**Selected text**

Saturday, April 7, 2012

Burning Questions: The Thai-TV Edition, Vol. 1

When did Jada Pinkett-Smith become such a strong actress? Her TNT series Hawthorne was cancelled last year after three seasons, but like a number of defunct U.S. and UK shows (including Must Be the Music, a British TV star search that might be more suspenseful had it not originally aired way back in 2010), it's still in rotation on Thailand's Sony channel, where it's now in its final season, and which only just finished airing the Desperate Housewives season in which Edie Britt was killed off.

**Data to examine**

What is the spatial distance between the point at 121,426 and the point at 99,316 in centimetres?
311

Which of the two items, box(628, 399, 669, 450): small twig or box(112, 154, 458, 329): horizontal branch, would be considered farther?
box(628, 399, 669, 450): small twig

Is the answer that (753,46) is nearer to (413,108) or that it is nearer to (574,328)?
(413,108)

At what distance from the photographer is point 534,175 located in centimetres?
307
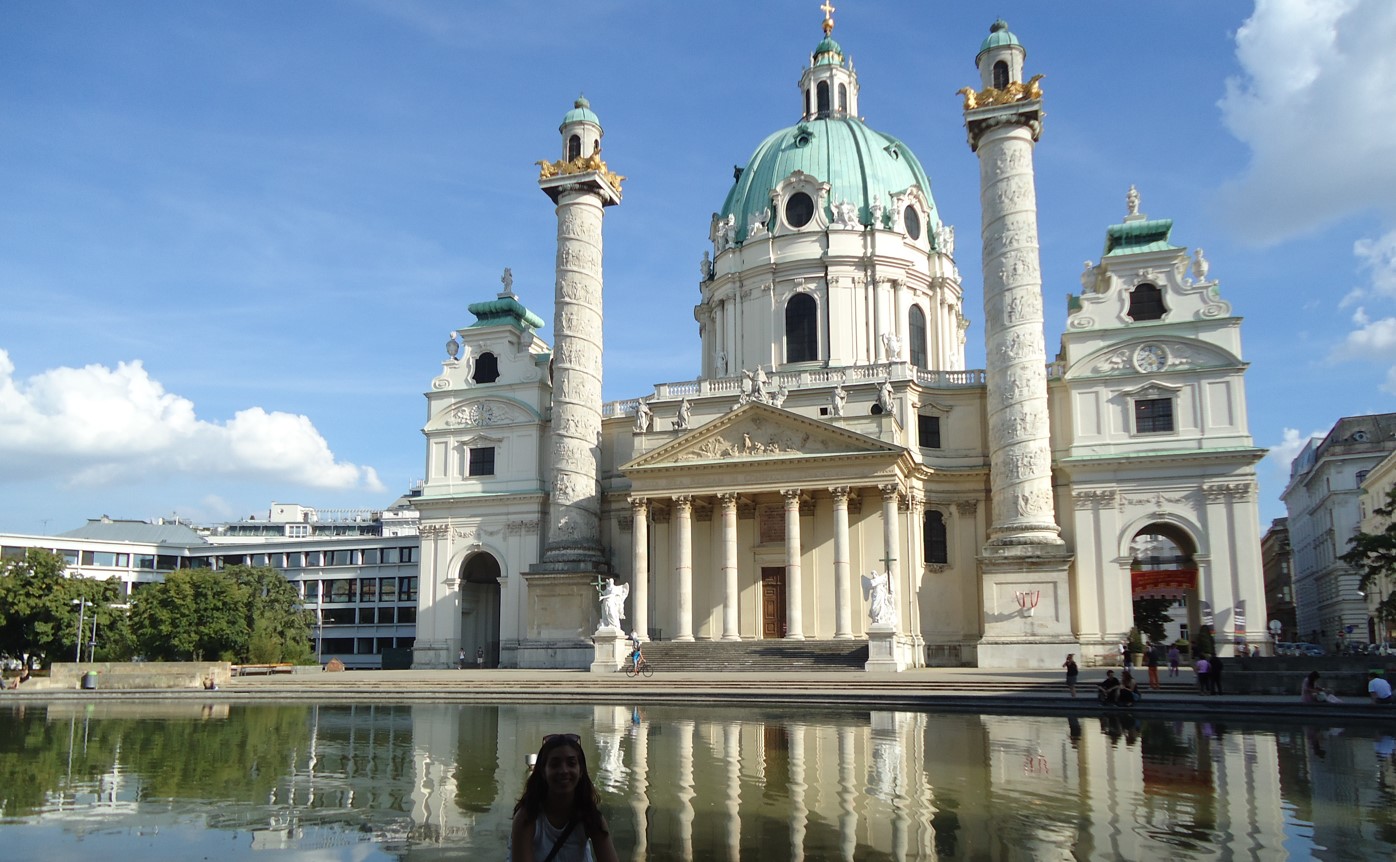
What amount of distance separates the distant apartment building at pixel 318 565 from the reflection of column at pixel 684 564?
3653cm

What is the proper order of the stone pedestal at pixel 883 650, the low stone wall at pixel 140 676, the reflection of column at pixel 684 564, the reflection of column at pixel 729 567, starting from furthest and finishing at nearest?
the reflection of column at pixel 684 564, the reflection of column at pixel 729 567, the low stone wall at pixel 140 676, the stone pedestal at pixel 883 650

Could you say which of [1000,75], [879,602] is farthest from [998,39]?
[879,602]

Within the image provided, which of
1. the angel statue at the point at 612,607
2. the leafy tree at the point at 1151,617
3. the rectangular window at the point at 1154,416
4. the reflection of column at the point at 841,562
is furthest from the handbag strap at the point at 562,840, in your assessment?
the leafy tree at the point at 1151,617

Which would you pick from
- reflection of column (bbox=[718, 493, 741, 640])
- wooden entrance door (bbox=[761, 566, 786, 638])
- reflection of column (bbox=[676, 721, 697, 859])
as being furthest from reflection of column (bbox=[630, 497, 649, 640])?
reflection of column (bbox=[676, 721, 697, 859])

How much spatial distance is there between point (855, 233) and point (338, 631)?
50.4 meters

**Your instructions**
List every television series mentioned by title in the Thai-TV post. The material above was drawn from a source unrelated to the Thai-TV post.

**Task result**
Hawthorne
Must Be the Music
Desperate Housewives